Le burkini en Australie, un outil d'intégration, selon sa créatrice

Le burkini, au coeur d’une vive polémique en France, est dans son pays d’origine, l’Australie, un outil d’intégration permettant à des musulmanes pratiquantes de profiter pleinement des joies de la plage, affirme sa créatrice Aheda Zanetti. Une partie de la classe politique française s’insurge contre cette tenue de bain islamique accusée de faire le jeu du communautarisme. Et le Premier ministre Manuel Valls a apporté son soutien aux maires – majoritairement de droite – qui ont interdit le port du burkini sur les plages. Aheda Zanetti, une Australienne d’origine libanaise de 48 ans, explique qu’elle a dessiné il y a plus de 10 ans à Sydney ce costume de bain qui enveloppe l’ensemble du corps, des cheveux jusqu’aux chevilles, avec pour objectif de permettre aux musulmanes de profiter de la plage tout en respectant les préceptes de leur religion.

“La plage, le surf, le soleil et le sport font partie de la culture australienne et j’avais le sentiment d’avoir été privée de toutes ces activités pendant ma jeunesse”, raconte cette femme voilée à l’AFP. “Je voulais que personne ne soit plus privé d’activités sportives du fait des restrictions imposées par la pudeur”. Mme Zanetti a ouvert son premier magasin à Sydney en 2005. Depuis, cette mère de trois enfants a écoulé plus de 700.000 burkinis et fournit des grossistes jusqu’en Suisse, en Grande-Bretagne, à Bahreïn ou en Afrique du Sud.

L’apparition du burkini a été concomitante des graves émeutes qui avaient éclaté sur la plage de Cronulla, à Sydney, entre des jeunes originaires du Moyen-Orient et des Australiens blancs venus “reprendre possession” du rivage. Ces violences avaient profondément choqué en Australie, ce qui avait amené l’association de sauveteurs Surf Life Saving Australia (SLSA) à diversifier son recrutement, et à engager notamment des musulmans. Mme Zanetti avait alors reçu une commande pour des burkinis jaunes et rouges, les couleurs emblématiques de la SLSA.

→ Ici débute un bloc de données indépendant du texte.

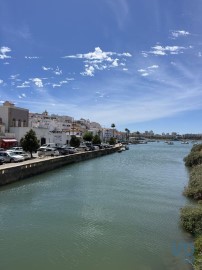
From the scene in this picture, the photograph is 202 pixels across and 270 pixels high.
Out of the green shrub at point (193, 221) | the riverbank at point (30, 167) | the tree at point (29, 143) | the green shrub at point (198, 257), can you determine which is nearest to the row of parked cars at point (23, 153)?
the tree at point (29, 143)

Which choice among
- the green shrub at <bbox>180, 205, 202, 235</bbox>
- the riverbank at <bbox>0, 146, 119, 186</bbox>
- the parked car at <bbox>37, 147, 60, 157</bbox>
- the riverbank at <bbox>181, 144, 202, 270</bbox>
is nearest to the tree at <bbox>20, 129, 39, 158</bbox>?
the riverbank at <bbox>0, 146, 119, 186</bbox>

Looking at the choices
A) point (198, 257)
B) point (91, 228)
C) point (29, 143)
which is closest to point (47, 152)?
point (29, 143)

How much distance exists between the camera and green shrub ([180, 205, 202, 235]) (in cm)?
1741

Le burkini est ce qui a permis à Siham Karra-Hassan de plonger à nouveau dans une piscine, deux décennies après en avoir été chassée car elle n’avait pas le droit de porter des habits en coton dans l’eau. “Je suis quelqu’un de très actif. Alors plus je peux faire de l’exercice, plus je peux aller dans l’eau, plus je peux mettre mon burkini, plus je suis contente.” Les autres nageurs la regardaient au départ avec de gros yeux puis les choses sont rentrées dans l’ordre, affirme-t-elle. Certaines femmes, y compris non musulmanes, viennent lui poser des questions sur le burkini et pensent en acheter un pour se protéger du soleil brûlant australien.

Mme Zanetti, qui a déposé les marques “burkini” et burqini” (contraction de burqa et bikini), se désole de la connotation négative associée à ces produits en France. Les hommes politiques français “utilisent le mot burkini comme un mauvais concept islamique alors que c’est juste un mot”, déclare-t-elle. “C’est un mot que j’ai créé pour désigner un produit que je fabrique. Nous ne cachons pas de bombe dessous, il ne sert pas à entraîner des terroristes”, poursuit-elle. “Un vêtement est là pour satisfaire un type de besoin spécifique. Un burkini est un type de tenue pour une activité spécifique. Et, si ça peut aider, on porte toujours un bikini en dessous.”